I would buy more here in Canada if I could, but I still do not see the quality I want in pen kit or blank offerings available here that I get from my US suppliers.


----------



## wood-of-1kind

This is a good point, When I have asked a supplier to do this they have told me on a number of occasions(Several suppliers) that if they misrepresent the value of the contents for this reason they can be faced with fraud charges...just what I have been told...and they are not prepared to risk their business for the sake of one customer saving some money.

Remember if there is no INVOICE with the goods then customs is NOT in a position to question the shipment. Emphasize to the US supplier to NOT include an invoice with the goods and see if they change their tone. Who says that all business is fair[][}] You can usually get a copy of the invoice 'on line'. Works for me and now I can afford a few more pens.[]
Will someone post bail for me if they do nab me[?][]

-Peter-


----------



## Rojo22

I have had great luck with william at penblanks.ca, great people to deal with.....


----------



## arioux

> Remember if there is no INVOICE with the goods then customs is NOT in a position to question the shipment. Emphasize to the US supplier to NOT include an invoice with the goods and see if they change their tone.
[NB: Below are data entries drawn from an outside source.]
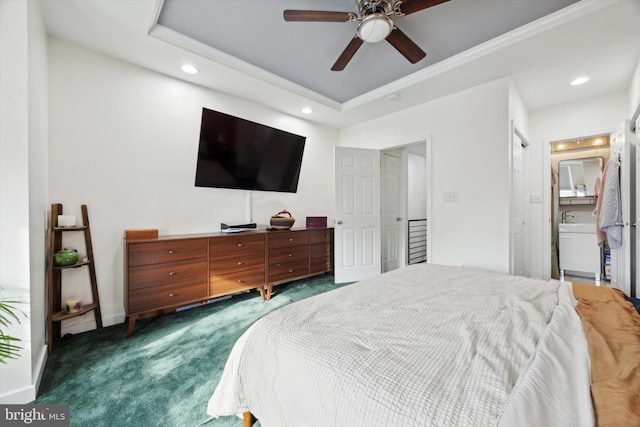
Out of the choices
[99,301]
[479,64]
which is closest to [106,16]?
[99,301]

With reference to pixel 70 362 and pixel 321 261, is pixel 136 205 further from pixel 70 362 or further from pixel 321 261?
pixel 321 261

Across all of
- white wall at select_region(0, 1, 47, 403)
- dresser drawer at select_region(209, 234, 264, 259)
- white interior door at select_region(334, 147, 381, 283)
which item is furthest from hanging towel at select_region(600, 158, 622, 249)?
white wall at select_region(0, 1, 47, 403)

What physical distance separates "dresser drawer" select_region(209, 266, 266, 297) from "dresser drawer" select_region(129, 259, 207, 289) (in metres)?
0.12

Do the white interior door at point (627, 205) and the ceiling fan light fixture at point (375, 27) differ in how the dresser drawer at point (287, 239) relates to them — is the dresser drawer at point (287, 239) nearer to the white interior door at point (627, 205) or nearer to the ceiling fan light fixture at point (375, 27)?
the ceiling fan light fixture at point (375, 27)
Who says that all business is fair You can usually get a copy of the invoice 'on line'. Works for me and now I can afford a few more pens.
> Will someone post bail for me if they do nab me



Just for your information, whatever it is a gift or not, there should be an invoice in the box or a greeting card or a notice saying that it is a gift  and a declared value must be put on the custom label and this value should not be more than $60 cdn. It is illegal to change this value.  The sender must be a particular, not a business.  The problem is that they don't have enough staff a the Canada Border Service Agency (yes i use to work there and still have a lot of friend) to track or investigate everything. They concentrate their effort on product security and lagallity.  One of these days, one of them will open the package, go thru the goods and yes they can question any shippement, give the sender or receiver a phone call, ask few question and then bingo.  Can go up to $2000 fine for a Canadian business.  If it's a US company, it's name is reported to the US custom services.  Don't know the detail but they do act as well.  Personnally, i'm actually introducing my daugther to turning and she is managing the kits ordring.  I much prefer to show her the legal and what i consider the right way of doing things.  Better start in life for her.  Ordering from US to save money OK, escaping legal obligation,,, not ok.  But that's just me.  Other can see thing in a different way.  Sorry for the long post.

Alfred


----------



## bradh

Rather than stray into shady methods why not try the legal loop holes.
  If you are buying your kits to resell pens, you class as a business and can buy them PST free. My accountant told me how to do this. You need to register your company with the Ontario government and get a Vendor permit with a Tax number. All of the kit vendors in Canada will help you register your number with them. I now buy PST free at Woodchuckers and Lee Valley and it is 100% legal.
The catches are, the vendor permit costs $60 (As best I can remember) and you need to declare your sales and collect PST for the government.
  This number should also work with shipments from the US, but I have not tried that yet.
  The big benifit is by registering as a small business you now can take advantage of the last legal loophole in the Canadian tax system. Paid off big for me last year at tax time.
Brad


----------



## wood-of-1kind

I think this discussion deals somewhat with morality rather than obligation to our government. Personally I like to make my pens without incurring 'higher than necessary costs' from an already 'overfed'(read overtaxed) beauracracy that is intent in sending me to the poor house. We're talking about a fairly minor infraction here based on the acquisition of a few hundred dollars of pen kits. I applaud my fellow Canucks that are content to pay ALL of their taxes to this overly robust tax system but sorry it's not for me. I like a lean and what I consider fair tax system that allows me turn pens without a heavy penalty. My (dis)honest approach is akin to the BOSTON TEA PARTY REVOLT but in my case my commodity is pen kits rather than tea. To each their own and I pass no judgement against any pen turner.

-Peter-[]


----------



## ToolRest

Another Canadian business that carries pen supplies is
http://www.islandwoodcraft.ca

One thing to consider when asking US suppliers to falsify the customs paperwork is that it is then difficult for them to insure the package for the full amount.


----------